As ovelhas, entretanto, tinham ensinado uma coisa muito mais importante: que havia uma linguagem no mundo que todos compreendiam, e que o rapaz tinha utilizado durante todo aquele tempo para fazer a loja progredir. Era a linguagem do entusiasmo, das coisas feitas com amor e com vontade, em busca de algo que se desejava ou em que se acreditava. Tânger já não era mais uma cidade estranha, e ele sentiu que da mesma maneira que tinha conquistado aquele lugar, poderia conquistar o mundo.

«Quando você deseja uma coisa, todo o Universo conspira para que possa realizá-la», havia falado o velho rei.

Mas o velho rei não falara de assaltos, de desertos imensos, de pessoas que conhecem os seus sonhos mas não desejam realizá-los.

O velho rei não havia falado que as Pirâmides eram apenas um monte de pedras, e qualquer um podia fazer um monte de pedras em seu quintal. E tinha se esquecido de dizer que, quando se tem dinheiro para comprar um rebanho maior do que o que possuía, deve-se comprar este rebanho.

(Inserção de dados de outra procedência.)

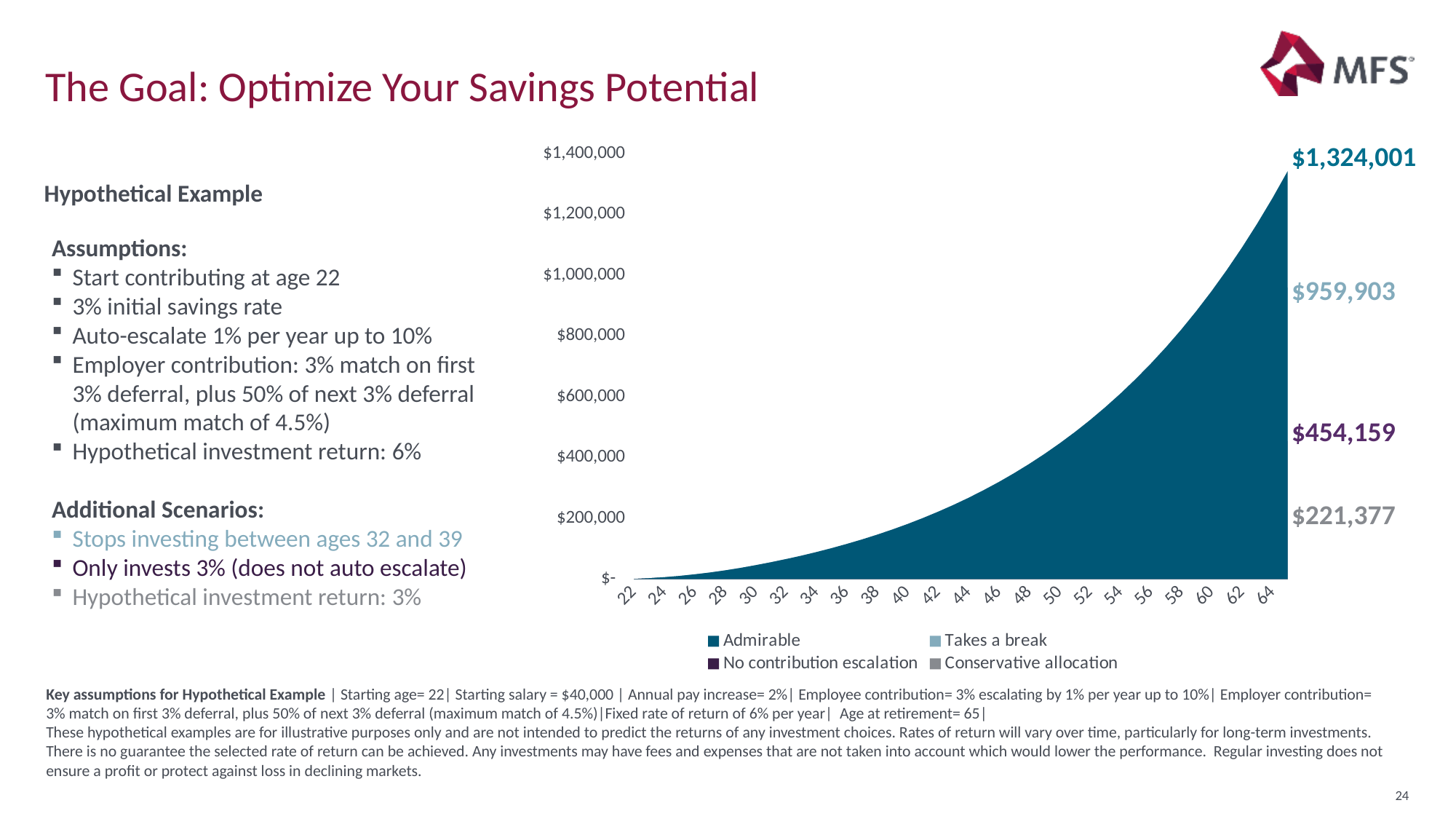
What is the final value shown for the Takes a break scenario? $959,903 What is the difference between the final values of the No contribution escalation and Conservative allocation scenarios? $232,782 How many series does the legend list? 4 What is the final value shown for the No contribution escalation scenario? $454,159 What is the final value shown for the Conservative allocation scenario? $221,377 Which scenario has the highest final value on the chart? Admirable Does the Admirable series rise or fall as age increases along the x axis? Rises What is the final value shown for the Admirable scenario at the end of the chart? $1,324,001 What kind of chart is shown on the slide? Area chart Which scenario has the lowest final value on the chart? Conservative allocation Which final value is larger: Takes a break or No contribution escalation? Takes a break What is the difference between the final values of the Admirable and Takes a break scenarios? $364,098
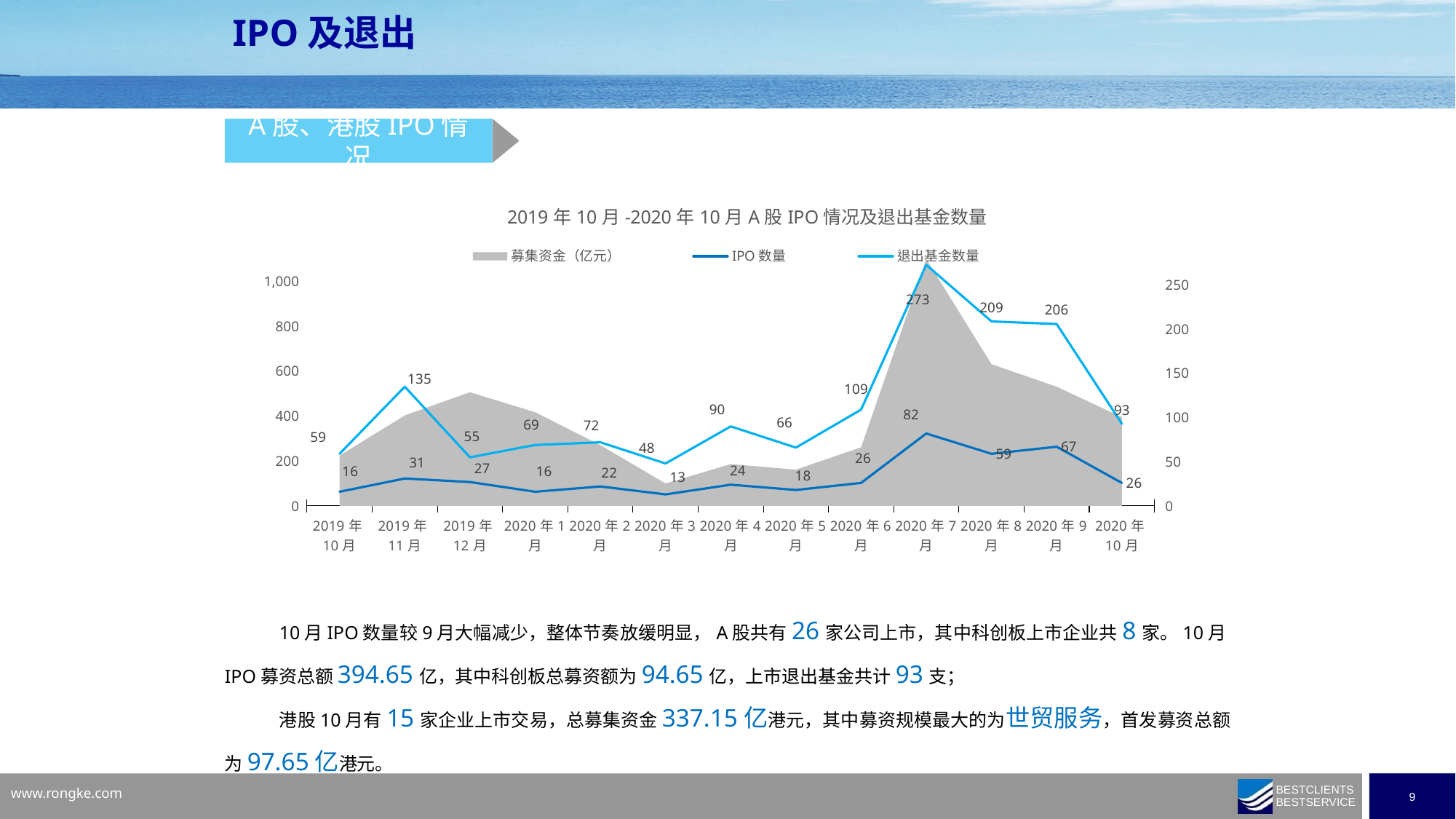
How many series does the chart's legend list? 3 Which month has the larger IPO 数量, 2020年8月 or 2020年9月? 2020年9月 Is the 募集资金（亿元） value for 2020年7月 greater or less than 800? greater Does the 退出基金数量 rise or fall from 2020年7月 to 2020年10月? fall What is the 退出基金数量 value for 2020年10月? 93 In which month is the 退出基金数量 highest? 2020年7月 In which month is the IPO 数量 lowest? 2020年3月 What is the 退出基金数量 value for 2019年11月? 135 What is the difference between the 退出基金数量 values for 2020年8月 and 2020年9月? 3 What is the IPO 数量 value for 2020年7月? 82 How many months are shown on the x axis of the chart? 13 Which series is shown as the gray shaded area in the chart? 募集资金（亿元）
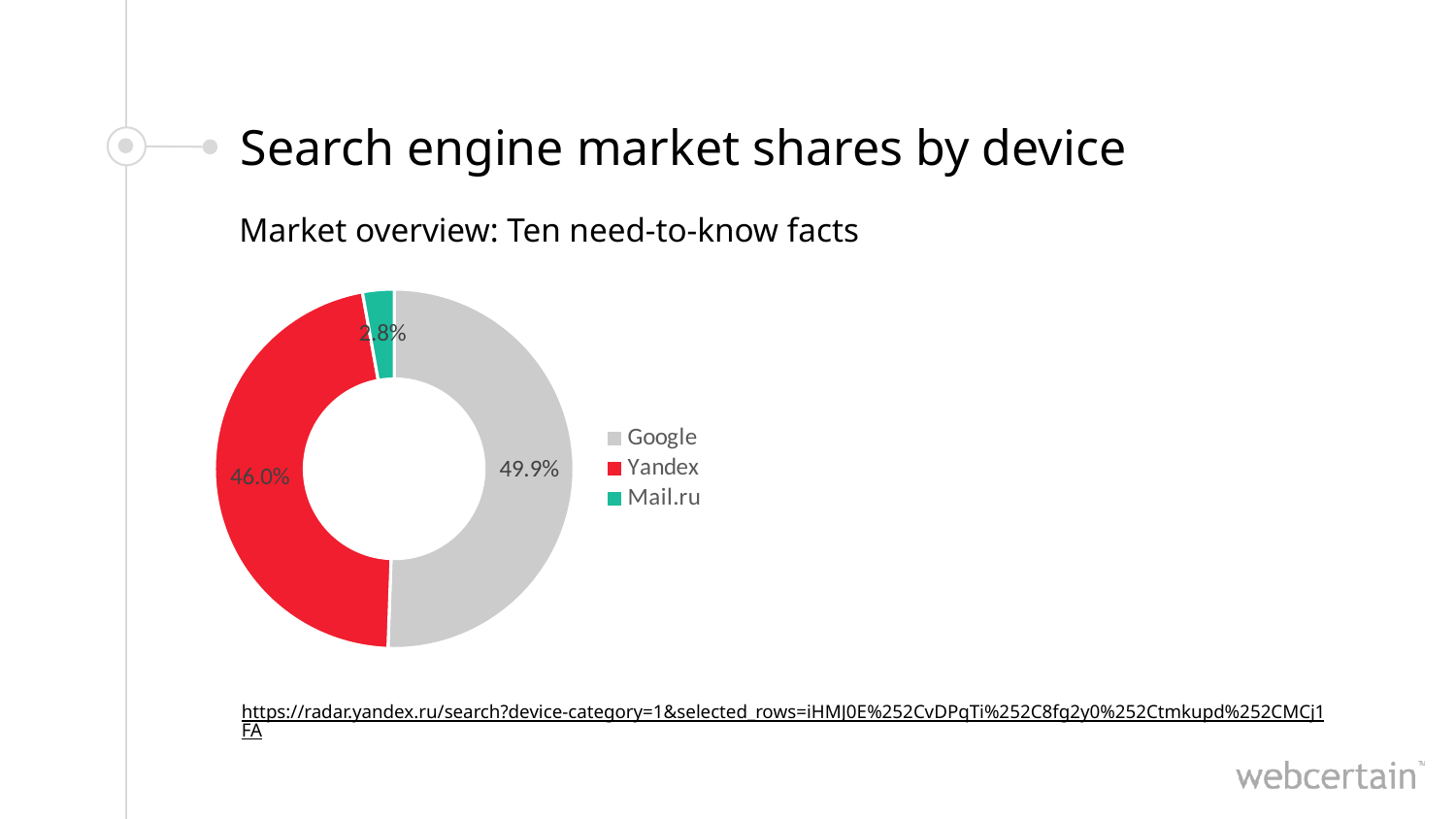
What is the title of the slide containing the chart? Search engine market shares by device What share of the chart does Mail.ru have? 2.8% What colour represents Yandex in the chart? Red What kind of chart is shown on the slide? Doughnut (pie) chart How many search engines are shown in the chart? 3 What is the difference in percentage points between Yandex's and Mail.ru's shares? 43.2 Which search engine has the largest share in the chart? Google What is the difference in percentage points between Google's and Yandex's shares? 3.9 What share of the chart does Google have? 49.9% Which search engine has the smallest share in the chart? Mail.ru Which has a larger share, Yandex or Mail.ru? Yandex What share of the chart does Yandex have? 46.0%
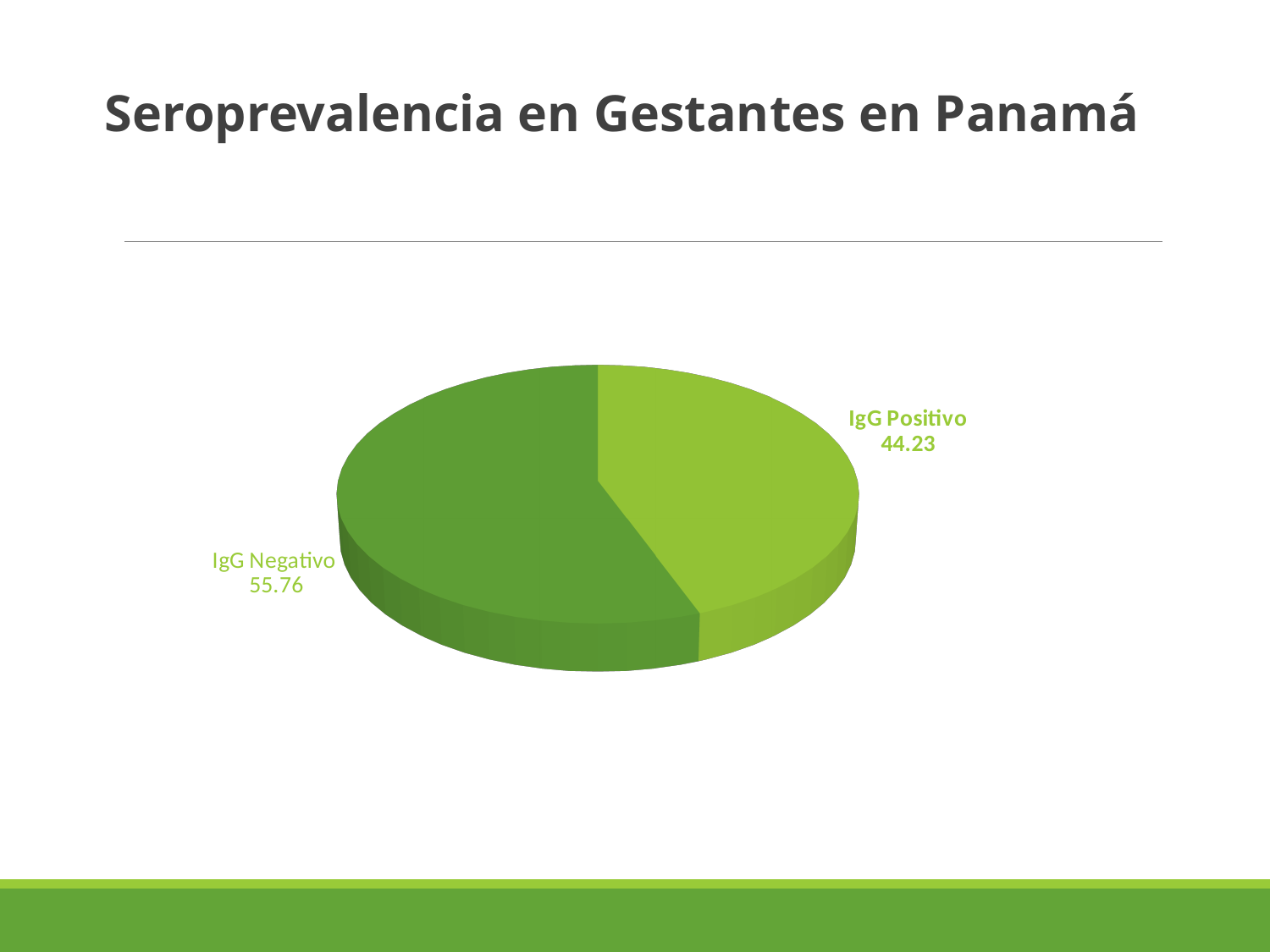
What is the value for IgG Positivo? 44.23 Is the value for IgG Positivo greater or less than 50? less How many slices does the pie chart have? 2 Which category has the smallest slice of the pie? IgG Positivo What kind of chart is shown on the slide? Pie chart Is the value for IgG Negativo greater or less than 50? greater What is the difference between the IgG Negativo and IgG Positivo values? 11.53 What is the value for IgG Negativo? 55.76 Which category has the largest slice of the pie? IgG Negativo Which is larger, IgG Positivo or IgG Negativo? IgG Negativo What is the title of the slide? Seroprevalencia en Gestantes en Panamá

O rapaz pegou o alforje e juntou com seus outros sacos. Desceu as escadas; o velho estava atendendo um casal estrangeiro, enquanto dois outros fregueses andavam pela loja, tomando chá em vasos de cristal. Era um bom movimento para aquela hora da manhã. Do lugar onde estava, notou pela primeira vez que o cabelo do Mercador lembrava muito o cabelo do velho rei. Lembrou-se do sorriso do doceiro, no primeira dia em Tânger, quando não tinha para onde ir nem o que comer; também aquele sorriso lembrava o velho rei.

«Como se ele tivesse passado por aqui e deixado uma marca», pensou. «E cada pessoa não tivesse já conhecido este rei em algum momento de suas existências. Afinal de contas, ele disse que sempre aparecia para quem vive sua Lenda Pessoal».

Saiu sem se despedir do Mercador de Cristais. Não queria chorar porque as pessoas podiam ver. Mas ia ter saudade de todo aquele tempo, e de todas as coisas boas que havia aprendido. Estava mais confiante em si e tinha vontade de conquistar o mundo.

«Mas estou indo para os campos que já conheço, conduzir de novo as ovelhas». E não estava mais contente com sua decisão. Tinha trabalhado um ano inteiro para realizar um sonho, e este sonho, a cada minuto, ia perdendo sua importância. Talvez porque não fosse seu sonho.